ALBANY, N.Y. (NEWS10) — Over $5 million has been awarded to projects in the Capital Region. The projects will help reduce greenhouse gas emissions and adapt to the ongoing effects of climate change.

The money was awarded through the New York State Department of Environmental Conservation (DEC) Climate Smart Communities Grant program. The program was part of the $196 million in Regional Economic Development Council awards announced by Governor Kathy Hochul in December.

“Municipalities that become Climate Smart Communities serve as models for others across the state by taking local action to reduce pollution and protect residents from severe weather and other consequences of our changing climate,” said DEC Commissioner Basil Seggos. “Governor Hochul recognizes the severity of the challenges before us and these Climate Smart grants demonstrate New York State’s ongoing commitment to reducing greenhouse gas emissions and helping all cities, towns, and villages, especially environmental justice communities, become stronger and more resilient.” 

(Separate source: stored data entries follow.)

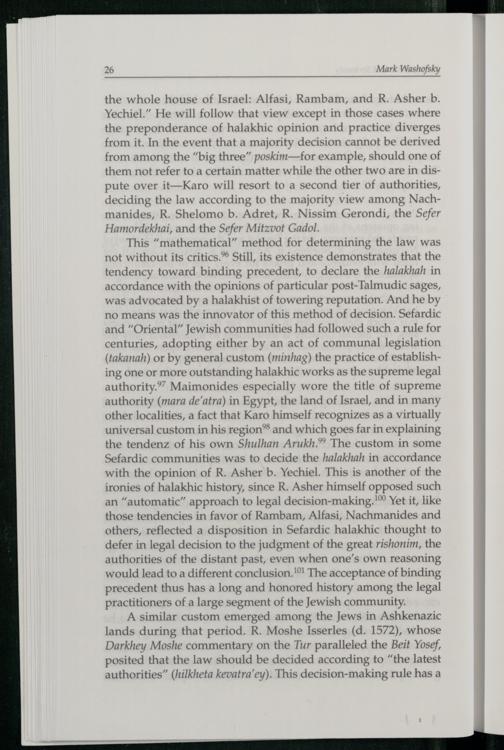 26 Mark Washofsky

the whole house of Israel: Alfasi, Rambam, and R. Asher b. Yechiel." He will follow that view except in those cases where the preponderance of halakhic opinion and practice diverges from it. In the event that a majority decision cannot be derived from among the "big three" poskim—for example, should one of them not refer to a certain matter while the other two are in dispute over it—Karo will resort to a second tier of authorities, deciding the law according to the majority view among Nachmanides, R. Shelomo b. Adret, R. Nissim Gerondi, the Sefer Hamordekhai, and the Sefer Mitzvot Gadol.

This "mathematical" method for determining the law was not without its critics.$^{96}$ Still, its existence demonstrates that the tendency toward binding precedent, to declare the halakhah in accordance with the opinions of particular post-Talmudic sages, was advocated by a halakhist of towering reputation. And he by no means was the innovator of this method of decision. Sefardic and "Oriental" Jewish communities had followed such a rule for centuries, adopting either by an act of communal legislation (takanah) or by general custom (minhag) the practice of establishing one or more outstanding halakhic works as the supreme legal authority.$^{97}$ Maimonides especially wore the title of supreme authority (mara de'atra) in Egypt, the land of Israel, and in many other localities, a fact that Karo himself recognizes as a virtually universal custom in his region$^{98}$ and which goes far in explaining the tendenz of his own Shulhan Arukh.$^{99}$ The custom in some Sefardic communities was to decide the halakhah in accordance with the opinion of R. Asher b. Yechiel. This is another of the ironies of halakhic history, since R. Asher himself opposed such an "automatic" approach to legal decision-making.$^{100}$ Yet it, like those tendencies in favor of Rambam, Alfasi, Nachmanides and others, reflected a disposition in Sefardic halakhic thought to defer in legal decision to the judgment of the great rishonim, the authorities of the distant past, even when one's own reasoning would lead to a different conclusion.$^{101}$ The acceptance of binding precedent thus has a long and honored history among the legal practitioners of a large segment of the Jewish community.

A similar custom emerged among the Jews in Ashkenazic lands during that period. R. Moshe Isserles (d. 1572), whose Darkhey Moshe commentary on the Tur paralleled the Beit Yosef, posited that the law should be decided according to "the latest authorities" (hilkheta kevatra'ey). This decision-making rule has a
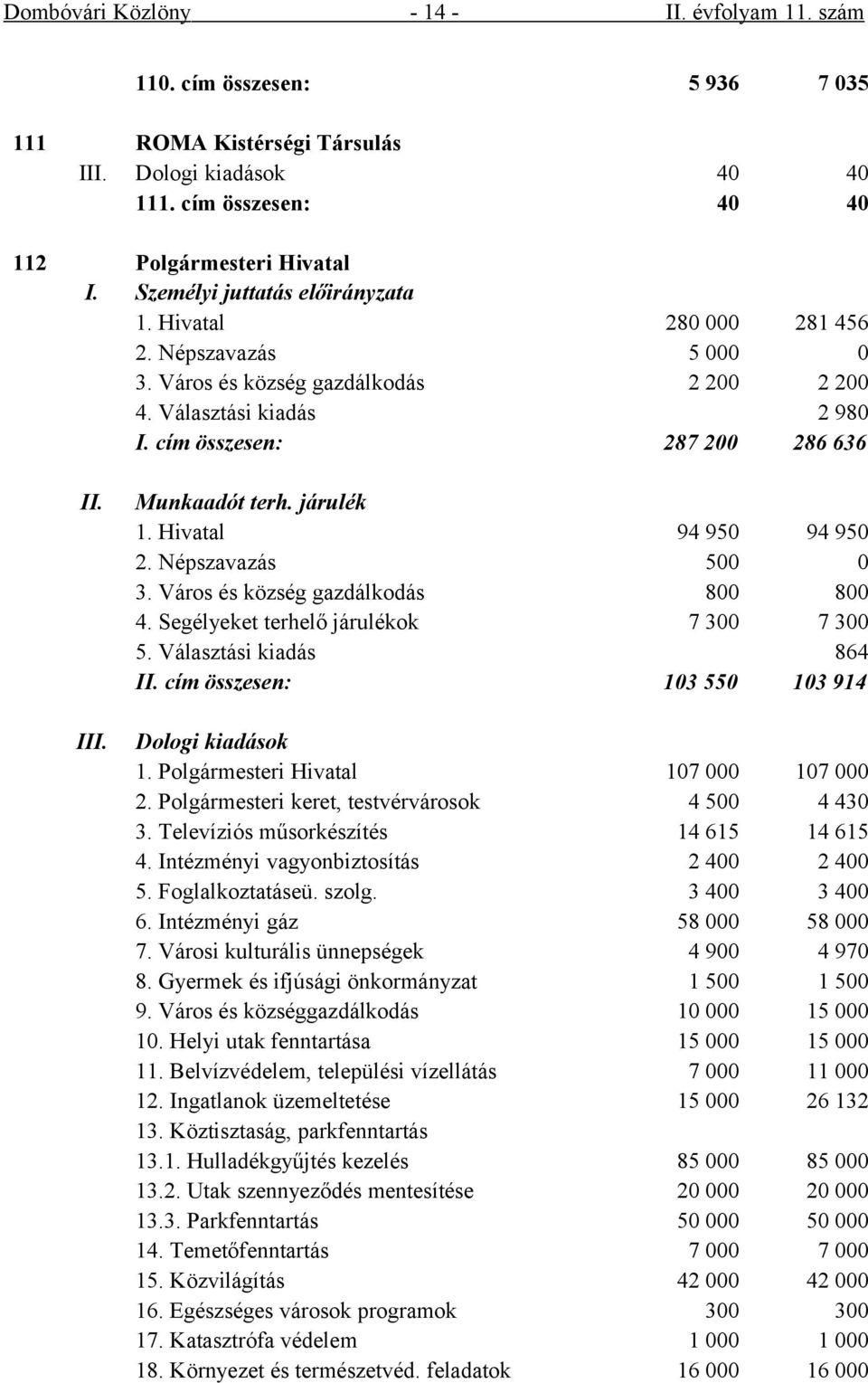 Dombóvári Közlöny - 14 - II. évfolyam 11. szám

| | | | |
|---|---|---|---|
| | 110. cím összesen: | 5 936 | 7 035 |
| 111 | ROMA Kistérségi Társulás | | |
| III. | Dologi kiadások | 40 | 40 |
| | 111. cím összesen: | 40 | 40 |
| 112 | Polgármesteri Hivatal | | |
| I. | Személyi juttatás előirányzata | | |
| | 1. Hivatal | 280 000 | 281 456 |
| | 2. Népszavazás | 5 000 | 0 |
| | 3. Város és község gazdálkodás | 2 200 | 2 200 |
| | 4. Választási kiadás | | 2 980 |
| | I. cím összesen: | 287 200 | 286 636 |
| II. | Munkaadót terh. járulék | | |
| | 1. Hivatal | 94 950 | 94 950 |
| | 2. Népszavazás | 500 | 0 |
| | 3. Város és község gazdálkodás | 800 | 800 |
| | 4. Segélyeket terhelő járulékok | 7 300 | 7 300 |
| | 5. Választási kiadás | | 864 |
| | II. cím összesen: | 103 550 | 103 914 |
| III. | Dologi kiadások | | |
| | 1. Polgármesteri Hivatal | 107 000 | 107 000 |
| | 2. Polgármesteri keret, testvérvárosok | 4 500 | 4 430 |
| | 3. Televíziós műsorkészítés | 14 615 | 14 615 |
| | 4. Intézményi vagyonbiztosítás | 2 400 | 2 400 |
| | 5. Foglalkoztatáseü. szolg. | 3 400 | 3 400 |
| | 6. Intézményi gáz | 58 000 | 58 000 |
| | 7. Városi kulturális ünnepségek | 4 900 | 4 970 |
| | 8. Gyermek és ifjúsági önkormányzat | 1 500 | 1 500 |
| | 9. Város és községgazdálkodás | 10 000 | 15 000 |
| | 10. Helyi utak fenntartása | 15 000 | 15 000 |
| | 11. Belvízvédelem, települési vízellátás | 7 000 | 11 000 |
| | 12. Ingatlanok üzemeltetése | 15 000 | 26 132 |
| | 13. Köztisztaság, parkfenntartás | | |
| | 13.1. Hulladékgyűjtés kezelés | 85 000 | 85 000 |
| | 13.2. Utak szennyeződés mentesítése | 20 000 | 20 000 |
| | 13.3. Parkfenntartás | 50 000 | 50 000 |
| | 14. Temetőfenntartás | 7 000 | 7 000 |
| | 15. Közvilágítás | 42 000 | 42 000 |
| | 16. Egészséges városok programok | 300 | 300 |
| | 17. Katasztrófa védelem | 1 000 | 1 000 |
| | 18. Környezet és természetvéd. feladatok | 16 000 | 16 000 |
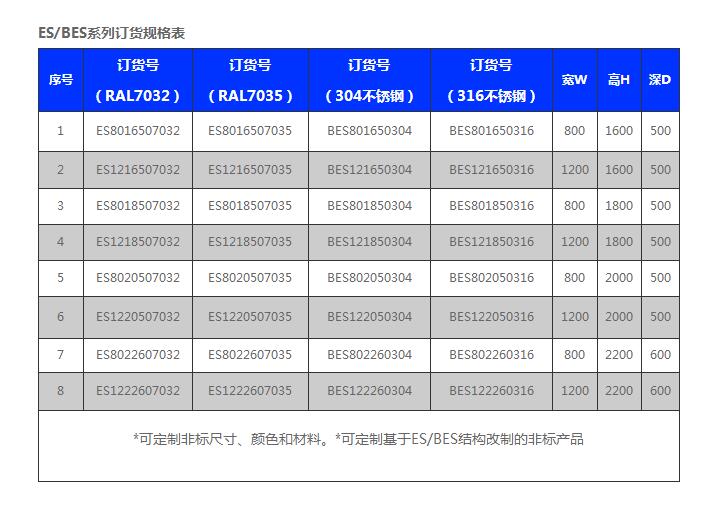 ES/BES系列订货规格表

| 序号 | 订货号（RAL7032） | 订货号（RAL7035） | 订货号（304不锈钢） | 订货号（316不锈钢） | 宽W | 高H | 深D |
|---|---|---|---|---|---|---|---|
| 1 | ES8016507032 | ES8016507035 | BES801650304 | BES801650316 | 800 | 1600 | 500 |
| 2 | ES1216507032 | ES1216507035 | BES121650304 | BES121650316 | 1200 | 1600 | 500 |
| 3 | ES8018507032 | ES8018507035 | BES801850304 | BES801850316 | 800 | 1800 | 500 |
| 4 | ES1218507032 | ES1218507035 | BES121850304 | BES121850316 | 1200 | 1800 | 500 |
| 5 | ES8020507032 | ES8020507035 | BES802050304 | BES802050316 | 800 | 2000 | 500 |
| 6 | ES1220507032 | ES1220507035 | BES122050304 | BES122050316 | 1200 | 2000 | 500 |
| 7 | ES8022607032 | ES8022607035 | BES802260304 | BES802260316 | 800 | 2200 | 600 |
| 8 | ES1222607032 | ES1222607035 | BES122260304 | BES122260316 | 1200 | 2200 | 600 |

*可定制非标尺寸、颜色和材料。*可定制基于ES/BES结构改制的非标产品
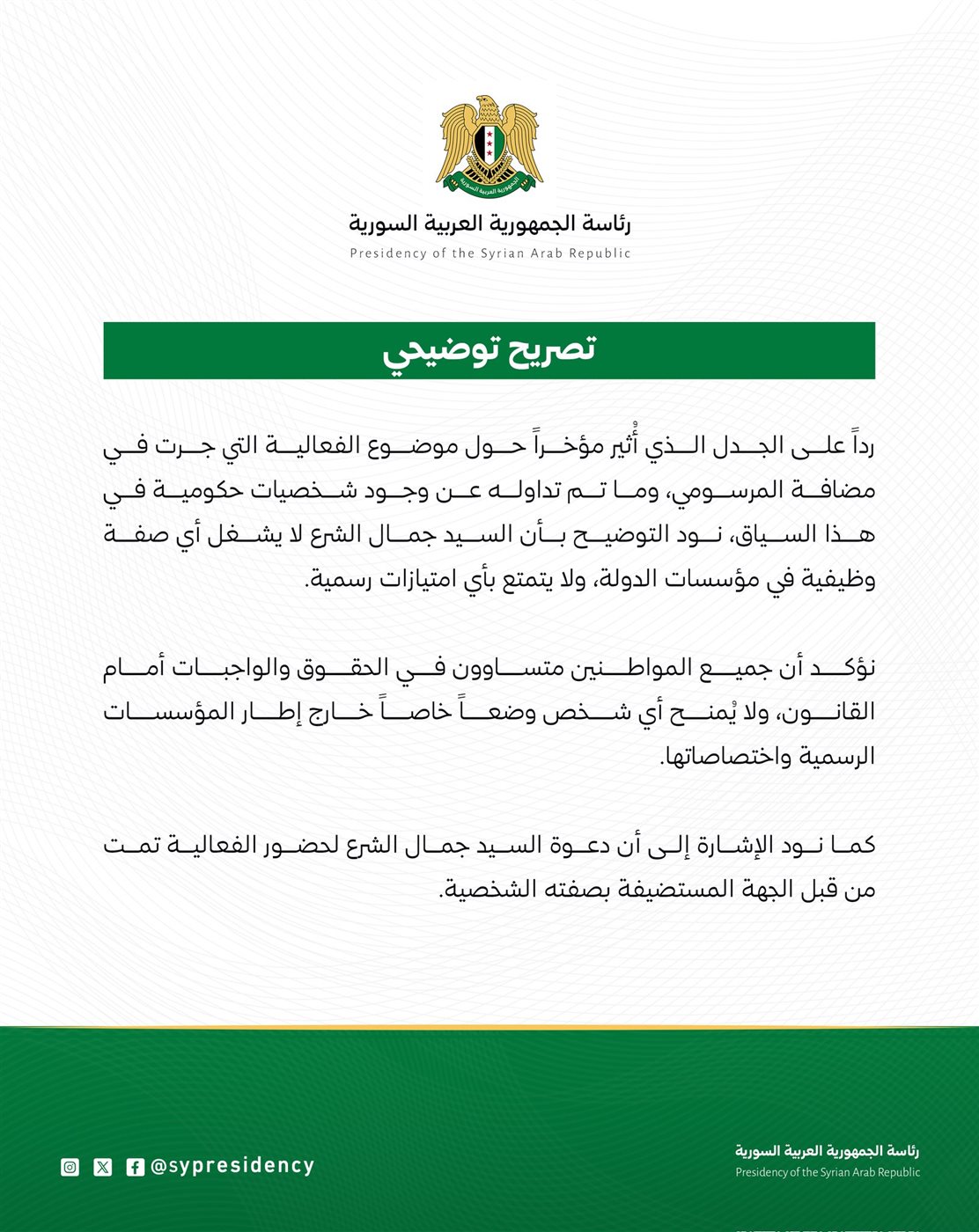 الجمهورية العربية السورية

رئاسة الجمهورية العربية السورية
Presidency of the Syrian Arab Republic

تصريح توضيحي

رداً على الجدل الذي أُثير مؤخراً حول موضوع الفعالية التي جرت في مضافة المرسومي، وما تم تداوله عن وجود شخصيات حكومية في هذا السياق، نود التوضيح بأن السيد جمال الشرع لا يشغل أي صفة وظيفية في مؤسسات الدولة، ولا يتمتع بأي امتيازات رسمية.

نؤكد أن جميع المواطنين متساوون في الحقوق والواجبات أمام القانون، ولا يُمنح أي شخص وضعاً خاصاً خارج إطار المؤسسات الرسمية واختصاصاتها.

كما نود الإشارة إلى أن دعوة السيد جمال الشرع لحضور الفعالية تمت من قبل الجهة المستضيفة بصفته الشخصية.

@sypresidency

رئاسة الجمهورية العربية السورية
Presidency of the Syrian Arab Republic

The grant program supports municipalities looking to become Climate Smart Communities. It also helps to implement projects that advance the state’s goals of reducing greenhouse gas emissions, mitigating flood risk and preparing for extreme weather. The DEC has awarded more than $50 million to municipalities in support of these projects.

Capital Region grant recipients

  • Albany was awarded $2 million for the Brevator Complete Street Project. The project will add new pedestrian and bicycle facilities, reduce traffic speeds and add a new Bus Rapid Transit service that will serve nearby educational and job centers. The City of Albany and CDTA will decrease vehicle trips, greenhouse gas emissions, and make walking, bicycling, and transit safer.
  • Albany County was awarded $15,000 for a greenhouse gas inventories update: The county will update the government operations and community greenhouse gas inventories to inform policymaking, climate change mitigation and capital investments.
  • Hunter was awarded $1,970,000 for its firehouse relocation. The village will relocate the village fire station 0.15 miles away from of the current site outside of the regulatory floodway and the hazard areas of the Schoharie Creek. The existing fire station will be demolished and replaced with a municipal park with streamside access.
  • Glenville was awarded $610,380 for the Van Buren Road Trail. The town will install an eight-foot-wide asphalt bicycle and pedestrian path, painted crosswalks, and pedestrian crossing signage along the north side of Van Buren Road in Glenville connecting the Glenville Town Center, the Anderson Dog Park, and other existing greenway trails.
  • Cohoes was awarded $460,000 for streetscape improvements. The project will improve White Street, a mixed-use business district in the center of downtown. It includes the reconstruction of approximately 600 feet of sidewalk, development of a pocket park with flexible gathering space for a wide range of activities, a bike hub and repair station, an urban composting and recycling station, a bus stop, and an environmental justice mural.
  • Warren County was awarded $40,000 for an organics management plan. The county will develop a plan to assess strategies for reducing food waste, as well as the diversion of food waste from the landfill and waste incinerator to reduce the release of methane into the atmosphere.
  • Niskayuna was awarded $25,000 for a greenhouse gas inventories and government operations climate action plan. The town will conduct inventories of greenhouse gas emissions and develop a climate action plan focused on reducing emissions from its government operations.

The Climate Leadership and Community Protection Act requires New York reduce greenhouse gas emissions 85 percent below 1990 levels by 2050. More information about the grant program is available on the DEC website.